Jones scanned his calendar, mulling unhappily on all the empty untouched squares on the Day-Timer. When Loving first opened this office in Warren Place, using his share of the loot Ben made off his last case, Loving had a stream of clients who needed his private investigator services. After about two months, though, the work had dried up. With some reservations, Loving had asked Jones to share the office space (and the rent), and Jones had agreed. Unfortunately they’d both been virtually idle ever since. Although they had enough in savings to hold out for a few more months, they both knew they couldn’t last forever without more business.
“Have you heard anythin’ from the Skipper?” Loving asked, his face buried in the magazine.
“No. Christina keeps saying he’ll come back.”

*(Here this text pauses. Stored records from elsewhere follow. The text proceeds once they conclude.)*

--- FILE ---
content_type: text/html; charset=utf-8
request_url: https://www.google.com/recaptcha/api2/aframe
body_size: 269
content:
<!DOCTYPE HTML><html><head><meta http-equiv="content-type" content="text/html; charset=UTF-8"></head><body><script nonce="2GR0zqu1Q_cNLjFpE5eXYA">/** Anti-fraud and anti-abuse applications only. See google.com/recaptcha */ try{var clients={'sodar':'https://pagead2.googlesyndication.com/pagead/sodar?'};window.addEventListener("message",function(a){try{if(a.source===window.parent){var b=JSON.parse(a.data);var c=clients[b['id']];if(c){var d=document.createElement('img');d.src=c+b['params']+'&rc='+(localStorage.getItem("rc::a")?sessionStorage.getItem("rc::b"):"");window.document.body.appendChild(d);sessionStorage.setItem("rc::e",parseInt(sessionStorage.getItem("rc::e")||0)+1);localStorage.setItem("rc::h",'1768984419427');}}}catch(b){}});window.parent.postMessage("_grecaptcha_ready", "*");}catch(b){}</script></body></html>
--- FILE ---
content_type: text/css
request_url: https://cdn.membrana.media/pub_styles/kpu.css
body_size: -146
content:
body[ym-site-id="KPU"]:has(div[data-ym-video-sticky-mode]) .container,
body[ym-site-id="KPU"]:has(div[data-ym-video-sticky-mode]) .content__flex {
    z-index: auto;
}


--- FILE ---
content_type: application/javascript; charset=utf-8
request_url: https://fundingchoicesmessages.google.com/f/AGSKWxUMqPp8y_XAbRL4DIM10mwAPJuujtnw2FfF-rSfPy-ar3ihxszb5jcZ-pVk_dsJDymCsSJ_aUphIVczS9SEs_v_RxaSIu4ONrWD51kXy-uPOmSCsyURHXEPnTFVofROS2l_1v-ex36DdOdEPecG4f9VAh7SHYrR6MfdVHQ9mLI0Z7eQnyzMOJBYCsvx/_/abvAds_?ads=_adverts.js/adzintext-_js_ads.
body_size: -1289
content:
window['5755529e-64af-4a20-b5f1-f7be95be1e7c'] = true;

Loving grunted. “Wish he’d hurry.”
“Yeah, well, you know how he is.” Jones put a goofy expression on his face and raised his voice an octave. “ ‘Yes, I could practice law, but should I? Is it the ethically appropriate thing to do? Is it the best use of my journey on Spaceship Earth?’ ”
Loving dropped his magazine and guffawed. Jones was a talented mimic. He could do dead-on impersonations of other people’s voices, even after having heard them for only a short time. And of course he had heard Ben Kincaid’s voice a lot.
“Well, this is incredibly boring,” Jones said, returning to his own voice. “I’m going online.”
Loving shook his head. “You’re gonna go broke on that Internet crap.”